(Image-based spatial reasoning data)
******

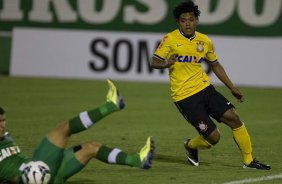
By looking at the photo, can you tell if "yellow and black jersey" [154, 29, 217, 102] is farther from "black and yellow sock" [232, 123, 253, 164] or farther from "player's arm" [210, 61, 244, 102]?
"black and yellow sock" [232, 123, 253, 164]

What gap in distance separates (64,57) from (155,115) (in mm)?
7134

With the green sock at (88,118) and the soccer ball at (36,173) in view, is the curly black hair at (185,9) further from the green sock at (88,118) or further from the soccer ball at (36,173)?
the soccer ball at (36,173)

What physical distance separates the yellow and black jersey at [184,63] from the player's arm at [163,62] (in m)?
0.04

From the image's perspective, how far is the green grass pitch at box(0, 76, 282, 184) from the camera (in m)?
10.0

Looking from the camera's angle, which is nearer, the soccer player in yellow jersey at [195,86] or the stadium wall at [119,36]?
the soccer player in yellow jersey at [195,86]

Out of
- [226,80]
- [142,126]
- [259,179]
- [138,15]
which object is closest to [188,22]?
[226,80]

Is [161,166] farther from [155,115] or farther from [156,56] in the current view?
[155,115]

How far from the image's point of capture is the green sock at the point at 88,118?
8.38 m

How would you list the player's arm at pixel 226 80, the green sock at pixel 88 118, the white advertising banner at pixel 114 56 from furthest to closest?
the white advertising banner at pixel 114 56 → the player's arm at pixel 226 80 → the green sock at pixel 88 118

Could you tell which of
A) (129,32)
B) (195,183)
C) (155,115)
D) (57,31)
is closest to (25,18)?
(57,31)

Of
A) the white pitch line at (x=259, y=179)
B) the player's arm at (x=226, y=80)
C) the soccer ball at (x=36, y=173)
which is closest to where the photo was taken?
the soccer ball at (x=36, y=173)

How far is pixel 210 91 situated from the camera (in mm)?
10531

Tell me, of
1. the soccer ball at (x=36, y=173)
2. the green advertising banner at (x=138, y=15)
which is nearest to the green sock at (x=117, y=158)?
the soccer ball at (x=36, y=173)

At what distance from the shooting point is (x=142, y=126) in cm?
1465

******

Starting with the line that contains "What physical distance", output every line through the end of the listing above, unchanged.

SOLUTION FOR THIS PROBLEM =
What physical distance separates the yellow and black jersey at [184,63] from the player's arm at [163,62] (in m)?
0.04

From the image's perspective, how far is the green grass pitch at box(0, 76, 282, 184) from the camera (in m)?
10.0

Looking from the camera's angle, which is nearer, the soccer player in yellow jersey at [195,86] or the stadium wall at [119,36]?
the soccer player in yellow jersey at [195,86]

Out of
- [226,80]
- [142,126]
- [259,179]
- [138,15]
which object is closest to [188,22]?
[226,80]

Is [161,166] farther from [155,115] or farther from [156,56] in the current view?
[155,115]

How far from the image's point of capture is the green sock at the point at 88,118?
8.38 m

How would you list the player's arm at pixel 226 80, the green sock at pixel 88 118, the white advertising banner at pixel 114 56 from furthest to closest?
the white advertising banner at pixel 114 56 → the player's arm at pixel 226 80 → the green sock at pixel 88 118

Could you tell which of
A) (129,32)
B) (195,183)
C) (155,115)
D) (57,31)
is closest to (25,18)?
(57,31)

Of
A) the white pitch line at (x=259, y=179)
B) the player's arm at (x=226, y=80)
C) the soccer ball at (x=36, y=173)
which is closest to where the photo was taken?
the soccer ball at (x=36, y=173)

How far is pixel 210 91 situated from the camera (in mm)?
10531

Tell me, of
1. the soccer ball at (x=36, y=173)
2. the green advertising banner at (x=138, y=15)
which is nearest to the green sock at (x=117, y=158)?
the soccer ball at (x=36, y=173)

At what distance from the shooting point is (x=142, y=126) in cm?
1465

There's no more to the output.